**GOAL OF THE EXERCISE**:
Every entry that follows should be written out again exactly.

BEGIN RECORDS

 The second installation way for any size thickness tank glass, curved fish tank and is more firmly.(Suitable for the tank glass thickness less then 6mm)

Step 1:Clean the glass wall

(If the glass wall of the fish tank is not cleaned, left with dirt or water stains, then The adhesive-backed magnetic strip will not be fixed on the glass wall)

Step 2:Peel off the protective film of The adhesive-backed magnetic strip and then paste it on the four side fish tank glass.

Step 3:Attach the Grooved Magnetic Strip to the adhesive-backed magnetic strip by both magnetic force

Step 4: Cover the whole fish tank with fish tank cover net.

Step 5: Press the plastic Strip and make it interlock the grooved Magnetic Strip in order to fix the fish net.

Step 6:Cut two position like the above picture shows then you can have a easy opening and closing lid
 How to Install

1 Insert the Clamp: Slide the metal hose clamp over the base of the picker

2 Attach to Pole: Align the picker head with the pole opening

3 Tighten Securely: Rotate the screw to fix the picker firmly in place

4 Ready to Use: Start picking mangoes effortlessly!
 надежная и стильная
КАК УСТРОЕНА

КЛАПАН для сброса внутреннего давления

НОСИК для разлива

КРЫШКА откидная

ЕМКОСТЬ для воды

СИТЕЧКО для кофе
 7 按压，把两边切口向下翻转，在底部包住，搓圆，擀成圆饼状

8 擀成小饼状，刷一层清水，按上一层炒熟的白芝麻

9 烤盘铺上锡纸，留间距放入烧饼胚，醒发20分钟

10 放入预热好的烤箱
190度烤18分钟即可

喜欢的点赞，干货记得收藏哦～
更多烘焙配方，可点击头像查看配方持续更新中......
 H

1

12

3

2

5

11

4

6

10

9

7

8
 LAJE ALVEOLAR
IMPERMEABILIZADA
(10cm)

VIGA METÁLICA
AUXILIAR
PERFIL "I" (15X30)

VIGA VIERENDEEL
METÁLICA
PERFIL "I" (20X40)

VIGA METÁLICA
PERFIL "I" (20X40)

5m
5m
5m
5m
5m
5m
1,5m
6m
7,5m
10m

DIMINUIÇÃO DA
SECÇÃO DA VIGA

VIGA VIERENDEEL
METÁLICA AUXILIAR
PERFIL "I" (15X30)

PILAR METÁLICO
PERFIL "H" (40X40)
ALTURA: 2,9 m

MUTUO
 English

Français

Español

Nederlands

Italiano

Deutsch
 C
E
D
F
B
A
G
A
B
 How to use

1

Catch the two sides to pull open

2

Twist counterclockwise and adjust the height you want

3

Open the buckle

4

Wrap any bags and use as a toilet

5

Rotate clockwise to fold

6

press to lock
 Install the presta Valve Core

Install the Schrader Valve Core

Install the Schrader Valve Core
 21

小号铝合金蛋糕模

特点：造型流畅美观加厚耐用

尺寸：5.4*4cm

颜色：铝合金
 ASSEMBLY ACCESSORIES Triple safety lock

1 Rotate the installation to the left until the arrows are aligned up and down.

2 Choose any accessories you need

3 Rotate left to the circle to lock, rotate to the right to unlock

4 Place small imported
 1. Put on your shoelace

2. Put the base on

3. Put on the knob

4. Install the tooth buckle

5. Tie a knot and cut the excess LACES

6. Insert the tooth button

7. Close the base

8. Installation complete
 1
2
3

END RECORDS

**ANSWER**:
 The second installation way for any size thickness tank glass, curved fish tank and is more firmly.(Suitable for the tank glass thickness less then 6mm)

Step 1:Clean the glass wall

(If the glass wall of the fish tank is not cleaned, left with dirt or water stains, then The adhesive-backed magnetic strip will not be fixed on the glass wall)

Step 2:Peel off the protective film of The adhesive-backed magnetic strip and then paste it on the four side fish tank glass.

Step 3:Attach the Grooved Magnetic Strip to the adhesive-backed magnetic strip by both magnetic force

Step 4: Cover the whole fish tank with fish tank cover net.

Step 5: Press the plastic Strip and make it interlock the grooved Magnetic Strip in order to fix the fish net.

Step 6:Cut two position like the above picture shows then you can have a easy opening and closing lid
 How to Install

1 Insert the Clamp: Slide the metal hose clamp over the base of the picker

2 Attach to Pole: Align the picker head with the pole opening

3 Tighten Securely: Rotate the screw to fix the picker firmly in place

4 Ready to Use: Start picking mangoes effortlessly!
 надежная и стильная
КАК УСТРОЕНА

КЛАПАН для сброса внутреннего давления

НОСИК для разлива

КРЫШКА откидная

ЕМКОСТЬ для воды

СИТЕЧКО для кофе
 7 按压，把两边切口向下翻转，在底部包住，搓圆，擀成圆饼状

8 擀成小饼状，刷一层清水，按上一层炒熟的白芝麻

9 烤盘铺上锡纸，留间距放入烧饼胚，醒发20分钟

10 放入预热好的烤箱
190度烤18分钟即可

喜欢的点赞，干货记得收藏哦～
更多烘焙配方，可点击头像查看配方持续更新中......
 H

1

12

3

2

5

11

4

6

10

9

7

8
 LAJE ALVEOLAR
IMPERMEABILIZADA
(10cm)

VIGA METÁLICA
AUXILIAR
PERFIL "I" (15X30)

VIGA VIERENDEEL
METÁLICA
PERFIL "I" (20X40)

VIGA METÁLICA
PERFIL "I" (20X40)

5m
5m
5m
5m
5m
5m
1,5m
6m
7,5m
10m

DIMINUIÇÃO DA
SECÇÃO DA VIGA

VIGA VIERENDEEL
METÁLICA AUXILIAR
PERFIL "I" (15X30)

PILAR METÁLICO
PERFIL "H" (40X40)
ALTURA: 2,9 m

MUTUO
 English

Français

Español

Nederlands

Italiano

Deutsch
 C
E
D
F
B
A
G
A
B
 How to use

1

Catch the two sides to pull open

2

Twist counterclockwise and adjust the height you want

3

Open the buckle

4

Wrap any bags and use as a toilet

5

Rotate clockwise to fold

6

press to lock
 Install the presta Valve Core

Install the Schrader Valve Core

Install the Schrader Valve Core
 21

小号铝合金蛋糕模

特点：造型流畅美观加厚耐用

尺寸：5.4*4cm

颜色：铝合金
 ASSEMBLY ACCESSORIES Triple safety lock

1 Rotate the installation to the left until the arrows are aligned up and down.

2 Choose any accessories you need

3 Rotate left to the circle to lock, rotate to the right to unlock

4 Place small imported
 1. Put on your shoelace

2. Put the base on

3. Put on the knob

4. Install the tooth buckle

5. Tie a knot and cut the excess LACES

6. Insert the tooth button

7. Close the base

8. Installation complete
 1
2
3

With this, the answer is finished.